## TASK LIST
(1) In the Airbnb post, list the three things the Cartagena host did not reach out to provide or ask about before the stay.
(2) According to the Airbnb post, why did the Cartagena host say an additional fee would have to be paid?
(3) Transcribe the passage of the Airbnb post between "My Cartagena host was" and "questions) was essential.", inclusive.

## DOCUMENT TEXT
Rental lodging

Airbnb experiences in Colombia – the problems

Our street sign in Cartagena just pointed to the beach

This is part two of my two part series on my  Airbnb experience in Colombia.

Part 1 – Airbnb in Colombia: the really good

Part 2 – Airbnb in Colombia: the problems (this post)

I already wrote about all the good things that happened with my Airbnb rentals in Colombia. Now I’m going to talk about some of the problems. Nothing seriously bad happened, but my Cartagena host demonstrated some reasons why you might prefer to stay in a hotel. In the end, for me Airbnb was still a better choice, and my friend and I were quite happy with our stay. The apartment was nice, and we loved having a kitchen to prepare other meals, and the use of a washer/dryer. But some folks would find the problems sufficient to drive them into the welcoming arms of the enormous Hilton at the end of our street.

Directions? Check in times?

Our street sign in Cartagena just pointed to the beach

Our street sign in Cartagena just pointed to the beach, just like all the other signs on nearby streets

My Cartagena host was always very responsive when I sent her messages through Airbnb. However, she did not reach out to me to provide the address or directions or ask about my arrival time. When I asked for the address she sent it right away, but when I couldn’t find it on a map and sent back a possible location in a google map pin she just responded with a few more hints I could provide to a taxi driver with the assurance that they would all know where it is. Turns out she was wrong, my taxi driver was confused. We found it, but I got the sense the additional info she sent (in response to my questions) was essential.

In addition, my flight was delayed a few hours on my way to Cartagena. As soon as I found out I emailed my host to let her know I’d be arriving late at night. She wrote back and said that because I’d be arriving outside of the scheduled check in times I would have to pay an additional fee. These check in times were never mentioned before and were not in her listing. Further, according to the times she told me, my original flight was also outside of those check in times!

## RAW DATA
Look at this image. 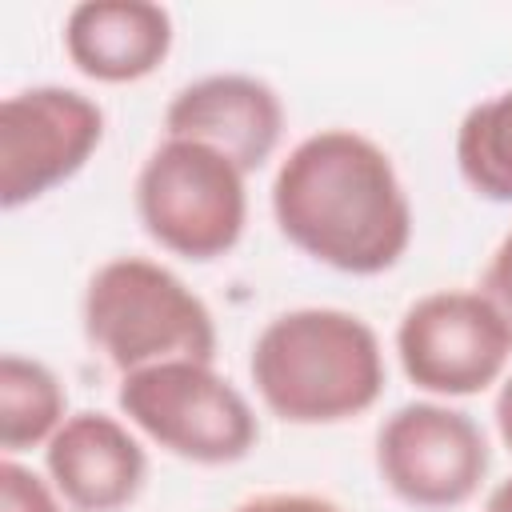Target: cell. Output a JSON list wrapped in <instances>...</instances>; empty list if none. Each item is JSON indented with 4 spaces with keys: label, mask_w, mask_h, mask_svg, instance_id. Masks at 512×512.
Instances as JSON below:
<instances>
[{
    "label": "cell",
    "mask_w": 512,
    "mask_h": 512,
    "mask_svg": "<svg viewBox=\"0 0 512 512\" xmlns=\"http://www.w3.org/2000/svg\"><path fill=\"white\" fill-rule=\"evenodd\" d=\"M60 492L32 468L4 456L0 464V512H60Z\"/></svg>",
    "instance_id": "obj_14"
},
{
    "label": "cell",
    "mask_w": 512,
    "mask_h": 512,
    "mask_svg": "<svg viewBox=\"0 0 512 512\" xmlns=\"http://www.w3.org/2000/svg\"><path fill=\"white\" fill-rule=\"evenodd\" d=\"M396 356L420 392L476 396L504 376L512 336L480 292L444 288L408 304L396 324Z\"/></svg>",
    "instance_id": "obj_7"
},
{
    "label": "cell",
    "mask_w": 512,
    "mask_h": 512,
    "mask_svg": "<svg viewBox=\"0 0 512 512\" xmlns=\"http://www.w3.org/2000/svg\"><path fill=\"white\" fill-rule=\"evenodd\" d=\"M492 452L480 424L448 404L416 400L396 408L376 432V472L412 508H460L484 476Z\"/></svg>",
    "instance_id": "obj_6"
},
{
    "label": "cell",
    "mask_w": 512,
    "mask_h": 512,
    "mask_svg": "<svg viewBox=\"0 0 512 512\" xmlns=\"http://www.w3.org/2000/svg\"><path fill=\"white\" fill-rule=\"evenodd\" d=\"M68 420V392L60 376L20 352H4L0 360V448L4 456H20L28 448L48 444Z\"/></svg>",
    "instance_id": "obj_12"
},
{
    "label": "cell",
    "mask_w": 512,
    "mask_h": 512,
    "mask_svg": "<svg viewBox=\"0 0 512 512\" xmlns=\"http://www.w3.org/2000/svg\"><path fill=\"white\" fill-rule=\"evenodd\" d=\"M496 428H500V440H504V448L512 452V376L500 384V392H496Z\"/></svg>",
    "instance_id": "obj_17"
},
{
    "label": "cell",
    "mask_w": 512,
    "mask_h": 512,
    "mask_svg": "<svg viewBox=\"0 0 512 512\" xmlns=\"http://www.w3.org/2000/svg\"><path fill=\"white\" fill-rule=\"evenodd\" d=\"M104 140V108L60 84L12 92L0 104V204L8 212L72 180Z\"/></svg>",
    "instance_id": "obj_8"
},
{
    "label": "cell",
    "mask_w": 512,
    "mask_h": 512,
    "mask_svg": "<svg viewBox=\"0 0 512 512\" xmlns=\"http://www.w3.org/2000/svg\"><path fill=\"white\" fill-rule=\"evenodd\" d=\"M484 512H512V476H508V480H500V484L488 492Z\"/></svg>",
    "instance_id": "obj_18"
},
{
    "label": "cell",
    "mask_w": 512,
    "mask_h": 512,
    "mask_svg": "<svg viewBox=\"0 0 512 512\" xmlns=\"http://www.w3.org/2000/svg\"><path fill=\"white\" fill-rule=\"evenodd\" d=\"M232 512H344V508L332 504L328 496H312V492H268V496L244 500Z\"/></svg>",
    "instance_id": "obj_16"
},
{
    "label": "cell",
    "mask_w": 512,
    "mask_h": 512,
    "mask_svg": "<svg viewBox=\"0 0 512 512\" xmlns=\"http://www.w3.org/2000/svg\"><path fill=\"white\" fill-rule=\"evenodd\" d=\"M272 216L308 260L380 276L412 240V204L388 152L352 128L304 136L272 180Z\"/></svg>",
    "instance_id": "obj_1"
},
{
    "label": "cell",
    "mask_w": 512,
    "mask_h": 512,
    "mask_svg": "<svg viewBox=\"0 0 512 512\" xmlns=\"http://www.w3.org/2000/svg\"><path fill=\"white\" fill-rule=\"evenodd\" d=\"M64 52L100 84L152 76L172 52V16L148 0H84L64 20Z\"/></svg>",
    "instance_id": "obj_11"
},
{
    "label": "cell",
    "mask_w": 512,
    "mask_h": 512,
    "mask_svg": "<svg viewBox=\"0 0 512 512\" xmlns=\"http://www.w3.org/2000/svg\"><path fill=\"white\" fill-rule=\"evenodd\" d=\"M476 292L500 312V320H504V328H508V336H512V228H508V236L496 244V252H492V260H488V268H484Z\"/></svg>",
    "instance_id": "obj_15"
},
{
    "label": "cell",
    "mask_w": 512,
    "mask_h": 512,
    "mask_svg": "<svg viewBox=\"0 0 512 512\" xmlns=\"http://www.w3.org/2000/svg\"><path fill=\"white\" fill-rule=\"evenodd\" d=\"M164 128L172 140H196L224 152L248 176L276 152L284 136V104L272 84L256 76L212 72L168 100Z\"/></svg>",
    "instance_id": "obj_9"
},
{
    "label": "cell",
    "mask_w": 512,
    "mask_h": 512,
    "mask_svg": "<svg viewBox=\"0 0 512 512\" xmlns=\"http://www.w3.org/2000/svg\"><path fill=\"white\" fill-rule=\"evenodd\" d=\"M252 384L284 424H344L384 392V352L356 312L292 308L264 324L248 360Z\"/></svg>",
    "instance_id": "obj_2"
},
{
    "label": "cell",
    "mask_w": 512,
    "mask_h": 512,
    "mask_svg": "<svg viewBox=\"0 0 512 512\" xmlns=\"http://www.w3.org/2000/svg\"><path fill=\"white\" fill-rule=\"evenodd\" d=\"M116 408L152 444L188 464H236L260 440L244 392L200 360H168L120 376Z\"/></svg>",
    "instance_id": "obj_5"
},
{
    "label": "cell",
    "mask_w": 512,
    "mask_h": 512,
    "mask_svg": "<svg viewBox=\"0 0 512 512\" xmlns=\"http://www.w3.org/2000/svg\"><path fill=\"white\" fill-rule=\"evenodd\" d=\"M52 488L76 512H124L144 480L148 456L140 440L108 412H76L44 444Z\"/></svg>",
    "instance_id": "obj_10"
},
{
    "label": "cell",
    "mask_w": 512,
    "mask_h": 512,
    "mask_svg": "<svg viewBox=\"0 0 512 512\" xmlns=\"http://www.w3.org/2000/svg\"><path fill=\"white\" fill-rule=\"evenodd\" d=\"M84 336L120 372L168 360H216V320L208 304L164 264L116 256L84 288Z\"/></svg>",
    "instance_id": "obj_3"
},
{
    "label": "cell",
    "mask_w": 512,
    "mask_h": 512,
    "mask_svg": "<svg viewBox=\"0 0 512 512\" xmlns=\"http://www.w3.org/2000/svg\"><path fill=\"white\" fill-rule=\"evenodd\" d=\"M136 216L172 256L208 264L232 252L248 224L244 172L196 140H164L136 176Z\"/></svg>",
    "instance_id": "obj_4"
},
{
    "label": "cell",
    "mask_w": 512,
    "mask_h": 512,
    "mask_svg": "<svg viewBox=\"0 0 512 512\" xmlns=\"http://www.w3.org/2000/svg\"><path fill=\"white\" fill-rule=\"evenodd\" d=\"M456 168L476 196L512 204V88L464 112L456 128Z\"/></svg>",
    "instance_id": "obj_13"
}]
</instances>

* * *

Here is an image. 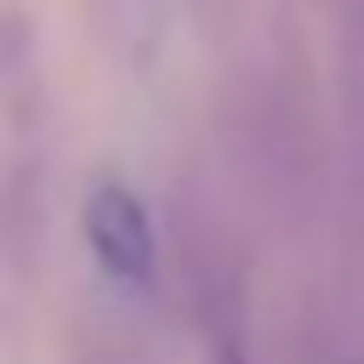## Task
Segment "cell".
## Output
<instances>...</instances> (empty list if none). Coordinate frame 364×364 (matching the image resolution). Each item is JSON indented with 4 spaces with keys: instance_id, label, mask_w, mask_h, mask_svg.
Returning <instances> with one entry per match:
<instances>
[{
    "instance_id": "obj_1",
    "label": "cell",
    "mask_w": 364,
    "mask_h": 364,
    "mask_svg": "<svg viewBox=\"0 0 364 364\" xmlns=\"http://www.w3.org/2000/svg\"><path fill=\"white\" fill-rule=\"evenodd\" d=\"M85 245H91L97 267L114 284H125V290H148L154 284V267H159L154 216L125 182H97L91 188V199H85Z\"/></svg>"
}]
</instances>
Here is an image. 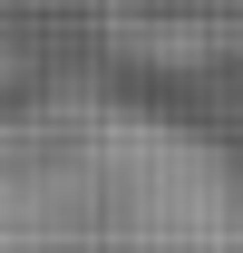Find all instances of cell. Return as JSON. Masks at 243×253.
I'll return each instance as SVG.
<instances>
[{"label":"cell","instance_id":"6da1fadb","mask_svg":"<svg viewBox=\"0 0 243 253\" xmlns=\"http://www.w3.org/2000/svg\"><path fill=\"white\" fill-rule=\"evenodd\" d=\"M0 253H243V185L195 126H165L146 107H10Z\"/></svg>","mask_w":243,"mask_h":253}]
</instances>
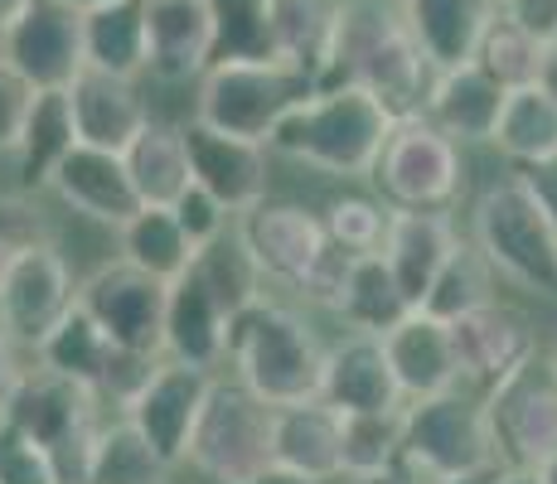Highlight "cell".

* * *

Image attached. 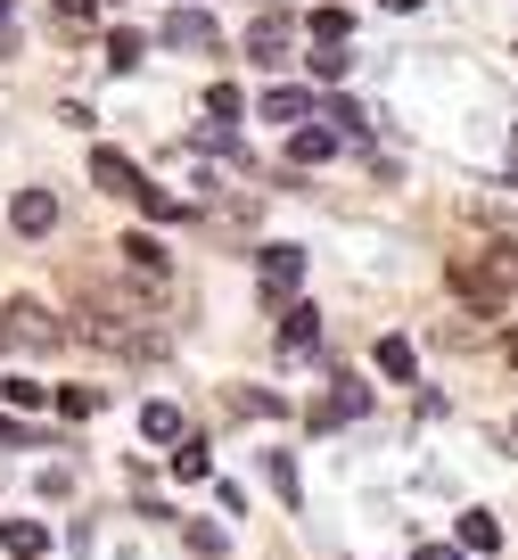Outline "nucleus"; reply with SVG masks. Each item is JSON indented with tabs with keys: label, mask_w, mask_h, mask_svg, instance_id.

## SOLUTIONS TO THE TASKS
(1)
- The address
- Directions
- The arrival time

(2) The host said the fee was due because the arrival would fall outside the scheduled check-in times.

(3)
My Cartagena host was always very responsive when I sent her messages through Airbnb. However, she did not reach out to me to provide the address or directions or ask about my arrival time. When I asked for the address she sent it right away, but when I couldn’t find it on a map and sent back a possible location in a google map pin she just responded with a few more hints I could provide to a taxi driver with the assurance that they would all know where it is. Turns out she was wrong, my taxi driver was confused. We found it, but I got the sense the additional info she sent (in response to my questions) was essential.